# Testo fornito:
◇ ◇ ◇ ◇ ◇ ◇ ◇

Personalmente rispetto gli eremiti perchè, con il loro più o meno estremo e coerente stile di vita, mi fanno riflettere su quanto io ingigastica i miei problemi e su quanti dei miei bisogni siano reali anche se non ho (diciamo che non ho più) nessuna intenzione di vivere da eremita.
Però un limite (bello grosso) che vedo in praticamente tutti gli eremiti, volendo includere anche personaggi come Norman Winther, è che non hanno figli, per cui le loro esperienze (per me che ne ho tre) rimangono un bel sogno, un'ispirazione a migliorare ma poche nozioni pratiche sul come modificare lo stile di vita della mia famiglia.
Senza figli (lo so che sembra la solita scusa che tirano fuori tutti quelli che si lamentano ma non fanno un passo per cambiare) puoi fare qualsiasi scelta sapendo che se va male sono solo fatti tuoi: puoi patire la fame, il freddo, la solitudine, le malattie finchè campi, tanto non hai responsabilità verso nessun altro o per lo meno verso nessun altro bambino che dipende TOTALMENTE da te.
D'altrocanto però, i figli sono un grossissimo incentivo a cambiare uno stile di vita che non lascerebbe a loro (o ai loro figli) la possibilità di vivere un futuro.
Ho apprezzato molto il racconto condiviso da AndreDB (anche se ammetto di non averlo finito, sono rimasto che si trovano ancora senza lavoro) e condivido pienamente il fatto che il cambiamento deve nascere dentro di noi, come scritto sulla tomba di un vescovo di Westminsteer:
Quando ero giovane e libero e la mia immaginazione non aveva limiti,sognavo di cambiare il mondo.

◇ ◇ ◇ ◇ ◇ ◇ ◇

# Estratto dati:
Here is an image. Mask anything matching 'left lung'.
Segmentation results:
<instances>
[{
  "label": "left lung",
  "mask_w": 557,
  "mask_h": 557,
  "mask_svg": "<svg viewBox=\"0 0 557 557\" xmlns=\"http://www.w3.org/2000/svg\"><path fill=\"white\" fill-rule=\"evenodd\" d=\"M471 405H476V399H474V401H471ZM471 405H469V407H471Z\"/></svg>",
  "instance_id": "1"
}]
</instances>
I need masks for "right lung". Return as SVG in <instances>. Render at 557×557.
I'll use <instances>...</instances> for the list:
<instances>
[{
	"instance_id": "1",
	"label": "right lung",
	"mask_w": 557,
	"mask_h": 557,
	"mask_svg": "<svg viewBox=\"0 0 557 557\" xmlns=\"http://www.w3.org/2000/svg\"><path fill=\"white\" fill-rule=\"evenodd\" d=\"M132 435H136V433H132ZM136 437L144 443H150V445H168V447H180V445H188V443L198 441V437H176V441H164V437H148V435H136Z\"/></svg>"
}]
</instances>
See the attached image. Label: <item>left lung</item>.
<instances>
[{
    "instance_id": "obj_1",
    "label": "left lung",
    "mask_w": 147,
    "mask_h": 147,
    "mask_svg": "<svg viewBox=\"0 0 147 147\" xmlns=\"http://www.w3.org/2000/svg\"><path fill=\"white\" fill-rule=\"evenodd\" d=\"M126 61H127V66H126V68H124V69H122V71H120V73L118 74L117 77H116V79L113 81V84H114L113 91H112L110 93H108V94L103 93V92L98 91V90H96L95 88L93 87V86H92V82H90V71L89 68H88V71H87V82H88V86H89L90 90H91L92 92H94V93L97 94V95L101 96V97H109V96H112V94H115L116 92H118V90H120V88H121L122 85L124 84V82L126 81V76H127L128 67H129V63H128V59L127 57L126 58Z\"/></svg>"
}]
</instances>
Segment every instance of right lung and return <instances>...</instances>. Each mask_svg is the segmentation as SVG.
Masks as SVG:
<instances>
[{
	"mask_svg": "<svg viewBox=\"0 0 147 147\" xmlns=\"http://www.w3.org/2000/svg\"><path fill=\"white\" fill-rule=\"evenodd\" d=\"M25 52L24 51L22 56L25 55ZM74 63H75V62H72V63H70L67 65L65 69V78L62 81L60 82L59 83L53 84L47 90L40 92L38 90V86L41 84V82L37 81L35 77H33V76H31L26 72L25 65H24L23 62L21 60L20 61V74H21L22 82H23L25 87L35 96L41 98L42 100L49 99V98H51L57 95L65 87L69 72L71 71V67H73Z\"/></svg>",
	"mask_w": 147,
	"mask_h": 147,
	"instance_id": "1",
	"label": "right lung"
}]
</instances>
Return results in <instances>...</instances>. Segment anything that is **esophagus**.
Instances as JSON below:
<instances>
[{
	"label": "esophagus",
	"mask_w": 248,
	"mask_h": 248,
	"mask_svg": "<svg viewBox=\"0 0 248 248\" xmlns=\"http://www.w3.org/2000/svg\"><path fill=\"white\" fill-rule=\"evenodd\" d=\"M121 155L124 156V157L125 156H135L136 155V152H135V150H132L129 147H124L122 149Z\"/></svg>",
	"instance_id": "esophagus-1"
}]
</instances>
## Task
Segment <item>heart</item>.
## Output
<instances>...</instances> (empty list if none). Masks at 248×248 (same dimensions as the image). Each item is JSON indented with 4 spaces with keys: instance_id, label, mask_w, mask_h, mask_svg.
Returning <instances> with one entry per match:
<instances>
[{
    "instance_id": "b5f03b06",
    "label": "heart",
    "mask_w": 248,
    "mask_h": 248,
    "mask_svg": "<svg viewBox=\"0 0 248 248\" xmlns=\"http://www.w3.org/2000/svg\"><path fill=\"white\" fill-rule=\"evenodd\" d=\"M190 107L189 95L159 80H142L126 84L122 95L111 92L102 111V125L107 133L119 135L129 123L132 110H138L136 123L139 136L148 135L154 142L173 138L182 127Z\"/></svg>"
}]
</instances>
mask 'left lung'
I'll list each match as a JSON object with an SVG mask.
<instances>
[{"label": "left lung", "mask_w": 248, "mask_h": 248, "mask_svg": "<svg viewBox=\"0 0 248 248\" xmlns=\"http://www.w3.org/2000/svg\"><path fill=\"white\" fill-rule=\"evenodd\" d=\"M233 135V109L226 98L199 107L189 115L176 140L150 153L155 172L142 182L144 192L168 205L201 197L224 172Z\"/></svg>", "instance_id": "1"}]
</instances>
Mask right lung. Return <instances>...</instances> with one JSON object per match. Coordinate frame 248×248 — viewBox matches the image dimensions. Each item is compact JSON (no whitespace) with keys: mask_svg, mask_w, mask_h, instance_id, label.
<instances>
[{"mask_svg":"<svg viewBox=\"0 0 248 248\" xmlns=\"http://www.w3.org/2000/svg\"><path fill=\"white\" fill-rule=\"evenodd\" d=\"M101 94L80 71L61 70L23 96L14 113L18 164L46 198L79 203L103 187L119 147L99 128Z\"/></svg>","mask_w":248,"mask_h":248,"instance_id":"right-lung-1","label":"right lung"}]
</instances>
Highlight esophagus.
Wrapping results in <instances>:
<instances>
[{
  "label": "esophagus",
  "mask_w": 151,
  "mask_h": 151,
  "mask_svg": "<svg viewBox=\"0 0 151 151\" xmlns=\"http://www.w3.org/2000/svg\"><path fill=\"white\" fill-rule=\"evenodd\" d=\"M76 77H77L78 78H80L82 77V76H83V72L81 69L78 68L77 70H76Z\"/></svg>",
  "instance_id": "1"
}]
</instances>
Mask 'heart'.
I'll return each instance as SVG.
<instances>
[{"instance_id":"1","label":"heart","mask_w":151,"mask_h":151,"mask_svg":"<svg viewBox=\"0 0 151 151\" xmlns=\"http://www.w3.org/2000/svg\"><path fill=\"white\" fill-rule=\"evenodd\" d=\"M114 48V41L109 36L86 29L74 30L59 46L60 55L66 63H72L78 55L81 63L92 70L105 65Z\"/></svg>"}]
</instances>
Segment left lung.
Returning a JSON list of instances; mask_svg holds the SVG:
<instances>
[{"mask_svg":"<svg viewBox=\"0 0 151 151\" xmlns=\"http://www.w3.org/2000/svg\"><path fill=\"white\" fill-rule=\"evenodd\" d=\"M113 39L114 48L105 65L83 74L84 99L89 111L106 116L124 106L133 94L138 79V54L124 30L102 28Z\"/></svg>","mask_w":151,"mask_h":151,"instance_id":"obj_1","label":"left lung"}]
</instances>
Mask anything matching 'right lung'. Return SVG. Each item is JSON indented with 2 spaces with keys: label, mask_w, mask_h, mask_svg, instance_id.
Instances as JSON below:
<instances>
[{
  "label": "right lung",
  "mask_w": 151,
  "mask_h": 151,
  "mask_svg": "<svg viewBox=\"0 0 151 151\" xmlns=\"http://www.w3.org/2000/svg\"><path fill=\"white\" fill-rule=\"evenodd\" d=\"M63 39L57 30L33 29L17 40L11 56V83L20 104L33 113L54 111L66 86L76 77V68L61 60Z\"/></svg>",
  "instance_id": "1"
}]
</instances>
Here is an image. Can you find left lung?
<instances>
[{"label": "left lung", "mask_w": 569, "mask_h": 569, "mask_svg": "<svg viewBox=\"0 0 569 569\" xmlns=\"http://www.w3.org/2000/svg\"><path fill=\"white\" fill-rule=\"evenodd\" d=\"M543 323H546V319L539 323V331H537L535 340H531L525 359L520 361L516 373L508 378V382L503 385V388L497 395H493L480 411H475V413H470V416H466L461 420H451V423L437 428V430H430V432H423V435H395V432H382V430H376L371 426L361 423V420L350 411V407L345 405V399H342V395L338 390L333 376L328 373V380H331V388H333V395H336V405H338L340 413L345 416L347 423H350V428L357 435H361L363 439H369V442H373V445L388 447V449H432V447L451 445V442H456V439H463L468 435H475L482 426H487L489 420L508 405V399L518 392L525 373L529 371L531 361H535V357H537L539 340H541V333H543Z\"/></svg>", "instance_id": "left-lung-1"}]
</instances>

◇ ◇ ◇ ◇ ◇ ◇ ◇

# Consegna 1:
Secondo il testo fornito, quanti figli ha chi scrive?
# Consegna 2:
Trascriva tutte le frasi che nel testo fornito compaiono tra parentesi tonde.

# Risposta definitiva 1:
Tre.

# Risposta definitiva 2:
- diciamo che non ho più
- bello grosso
- per me che ne ho tre
- lo so che sembra la solita scusa che tirano fuori tutti quelli che si lamentano ma non fanno un passo per cambiare
- o ai loro figli
- anche se ammetto di non averlo finito, sono rimasto che si trovano ancora senza lavoro